▶ PASSAGE FOR REVIEW
Saturday, October 24, 2020

Floating Point Addition / Subtraction

Floating Point Representation in digital systems follows the IEEE-754 format. Let us see how to perform addition / subtraction on floating numbers represented in this format.

The operation that will be performed is addition. To perform subtraction, invert the sign bit of the number to be subtracted and send it to the floating point adder.

Algorithm (Verilog approach):


Obtain the two numbers to be added in IEEE-754 single precision format. 
The number will be of the form: {sign (1-bit), exponent (8-bits), mantissa (23-bits)} = Total 32-bits
To automate this number conversion, you can use the h-schmidt converter.

Note: When we say mantissa, it does not consider the 'implicit 1' that is present before the decimal point. However for computations, we include the mantissa with the 'implicit 1', perform the required computations and then discard the implicit 1. 

For the below algorithm, the word mantissa represents {1'b1, 23-bit mantissa} = 24-bits
  1. Compare the exponents of the two numbers. Find the absolute difference (abs_diff) of the two exponents.
  2. Now shift right the mantissa of the number with smaller exponent by abs_diff times so that now the exponents become equal. This is the exponent value of the sum.
  3. Check the sign bit of the two numbers. If both are positive, add the two mantissas. If negative, then subtract the mantissas accordingly. If borrow has occurred during subtraction, take 2s complement of the mantissa.
  4. Call the obtained mantissa as sum_mantissa. The sum will contain 25-bits to accommodate overflow.
  5. Now the sum_mantissa needs to be normalized if needed. As we know, the sum_mantissa includes the implicit 1. This implicit 1 needs to be at bit location sum_mantissa[23] to comply with IEEE-754 format. If sum_mantissa[23] = 1, then no normalization is required.
  6. For achieving this, search for the first 1 occurring in sum_mantissa traversing right from MSB. Shift sum_mantissa in such a way that this 1 occurs at location sum_mantissa[23]. According to the shifts, the exponent of sum must also be adjusted.

▶ REQUIRED ACTION 1
Answer these questions about the floating point addition post, one line each:
(a) How is subtraction carried out with the floating point adder?
(b) How many bits does the sum_mantissa contain, and why?
(c) At which bit location must the implicit 1 sit to comply with IEEE-754 format?
▶ REQUIRED ACTION 2
Write the next part of the floating point addition post, beginning after its last sentence.
The listing that comes after this point is separate material and has no connection to the floating point text.

▶ INPUT DATA
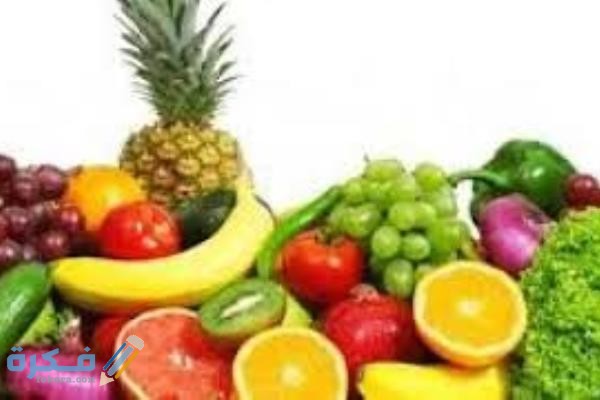 الأكلات الممنوعة بعد الحجامة الأكلات الممنوعة بعد الحجامة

▶ WRITTEN ANSWER 1
(a) The sign bit of the number to be subtracted is inverted, and the number is sent to the floating point adder.
(b) It contains 25 bits, to accommodate overflow.
(c) At sum_mantissa[23].

▶ WRITTEN ANSWER 2
  7. Now discard the implicit 1 and consider only the lower 23-bits of sum_mantissa. This will be the final value of sum_mantissa.
  8. Thus we have calculated the sign, exponent and mantissa of the sum. Combining the three in IEEE-754 format, we will have obtained the final result.

Verilog Code Logic:


The same logic as elucidated above will be implemented in Verilog. A completely synthesizable FSM model is implemented with the following signals:
Inputs:
clk, rst, X, Y (2 float operands to be added/subtracted), start (This pulse indicates start of computation)
Outputs:
sum (Result) and valid (This pulse indicates the availability of final result)
  1. In IDLE state, we wait for the start pulse. Upon its arrival, move to START state.
  2. In START state, we follow the algorithm for performing Float Addition/Subtraction and obtain the sum_mantissa.
  3. Final normalization step is performed in SHIFT_MANT state.

Verilog Code:


module Float_Add(clk,rst,start,X,Y,valid,sum);

input clk;
input rst;
input start;
input [31:0]X,Y;	//In IEEE754 format
output [31:0]sum;	//In IEEE754 format
output valid;

reg X_sign;
reg Y_sign;
reg sum_sign,next_sum_sign;
reg [7:0] X_exp;
reg [7:0] Y_exp;
reg [7:0] sum_exp,next_sum_exp;
reg [23:0] X_mant, Y_mant;
reg [23:0] X_mantissa, Y_mantissa; //24 bits = 23 + implicit 1
reg [24:0] sum_mantissa, next_sum_mantissa; //sum is 25 bits

reg [8:0] expsub,abs_diff;
reg [24:0] sum_mantissa_temp;
reg [1:0] next_state, pres_state;
reg valid, next_valid;

parameter IDLE = 2'b00;
parameter START = 2'b01;
parameter SHIFT_MANT = 2'b10;

assign sum = {sum_sign,sum_exp,sum_mantissa[22:0]};
assign add_carry = sum_mantissa[24] & !(X_sign ^ Y_sign);	//carry during add
assign sub_borrow = sum_mantissa_temp[24] & (X_sign ^ Y_sign); //borrow during sub

always @ (posedge clk or negedge rst)
begin
if(!rst)
begin
	valid 	     <= 1'b0;
	pres_state   <= 2'd0;
	sum_exp      <= 8'd0;
	sum_mantissa <= 25'd0;
	sum_sign     <= 1'b0;
end
else
begin
	valid 	     <= next_valid;
	pres_state   <= next_state;
	sum_exp      <= next_sum_exp;
	sum_mantissa <= next_sum_mantissa;
	sum_sign     <= next_sum_sign;
end
end

always @ (*)
begin 
next_valid = 1'b0;
X_sign = X[31];
X_exp = X[30:23];
X_mant = {1'b1,X[22:0]};	
Y_sign = Y[31];
Y_exp = Y[30:23];
Y_mant = {1'b1,Y[22:0]};
next_sum_sign = sum_sign;		
next_sum_exp = 8'd0;
next_sum_mantissa = 25'd0;
next_state = IDLE;
sum_mantissa_temp = 25'd0;

case(pres_state)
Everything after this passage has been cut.